Using some combination of direct response and brand awareness objectives, the agency will have worked with the advertiser to develop an acceptable cost per action. Though the cost is confidential and proprietary in nature, an index reflecting a publisher’s performance relative to the advertiser’s target can be developed and made available to the publisher. This performance index would allow the publisher to use agency-collected data in several ways:
- More optimization choices. Buys which had formerly been made in predefined locations can now become more flexible. For example, if one slot is performing poorly in relation to the index, a publisher can move the buy to other, possibly better performing inventory.
- Performance feedback. The index would provide publishers with a real-time indication of campaign performance based on metrics that matter to the advertiser. The publisher, armed with this information, can leverage this learning by producing creative marketing proposals that focus on the client’s defined goals.

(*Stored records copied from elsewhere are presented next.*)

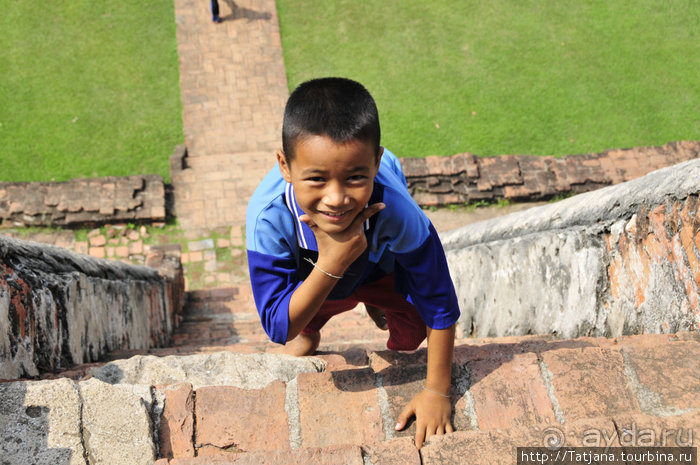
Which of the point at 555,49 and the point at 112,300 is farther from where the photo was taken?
the point at 555,49

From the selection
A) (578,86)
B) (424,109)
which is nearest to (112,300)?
(424,109)

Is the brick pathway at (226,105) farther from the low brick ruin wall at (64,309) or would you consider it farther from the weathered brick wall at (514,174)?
the low brick ruin wall at (64,309)

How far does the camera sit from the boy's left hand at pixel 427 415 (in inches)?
73.1

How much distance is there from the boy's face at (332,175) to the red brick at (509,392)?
2.42 feet

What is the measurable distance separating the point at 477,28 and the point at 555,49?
1.15 m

This collaborative effort between agencies using third-party servers and publishers offers a way to bridge the gap between the advertiser’s desire to pay for media on a cost-per-action model and the publisher’s preference for cost per impression pricing. An index would allow the publisher to decide the cost effectiveness of meeting the advertiser’s objectives. The publisher can experiment with different slots that perhaps charge different CPM rates. As long as the publisher meets the advertiser’s cost per action goals as reported by the index, the advertiser should no longer be concerned with the CPM rate being charged by the publisher.
Another useful index might be supplied by the agency, which shows publisher performance in relation to the other publishers included in an advertiser’s campaign. Pegged on a baseline average, this index would accomplish two goals:
- Stir the competitive juices. The competitive index motivates a publisher to find ways to perform better if they are ranked lower than the baseline average.
- Provide a secondary pricing target. If working only with the cost per action index (and a publisher is performing well ahead of the indexed targets), there will be pressure to raise the CPM rate in order to maximize ad revenue. Though this is reasonable, the competitive index will give the publisher an indication of the impact of a price increase. If the publisher raises the CPM price in order to achieve the cost per action target, the second index may indicate a decrease in the competitive index.
In addition to many other issues that must be addressed in order for this type of agency/publisher collaboration to work, the basic premise requires an agency to employ a third-party ad management system as well as the data analysis tools to produce the necessary indices. A single advertiser could potentially employ such a system. But expertise in data analysis and subsequent campaign strategy implementation is more likely to grow out of an agency with extensive client experience.
The Client Wins
Third-party serving of ads is here to stay. Advertisers like to do an apples-to-apples comparison of publishers using a wide variety of ad management systems and counting methodologies. Additionally, deeper response metrics can be reported and analyzed when all collection of campaign data is consolidated. Many publishers do not have the resources or the business model needed to create in-depth reports for their clients. They are in the business to sell ad space.
However, when the agency/marketing solution provider using a third-party ad server leverages the deep learning taken from the analysis of collected data, publishers don’t always understand why their portion of the media buy suffers (or improves, for that matter).
More importantly, publishers are not given the tools necessary to compete for more ad dollars. The performance indices allow publishers to make informed business decisions based on the quantified business objectives of the advertiser using a third-party serving solution.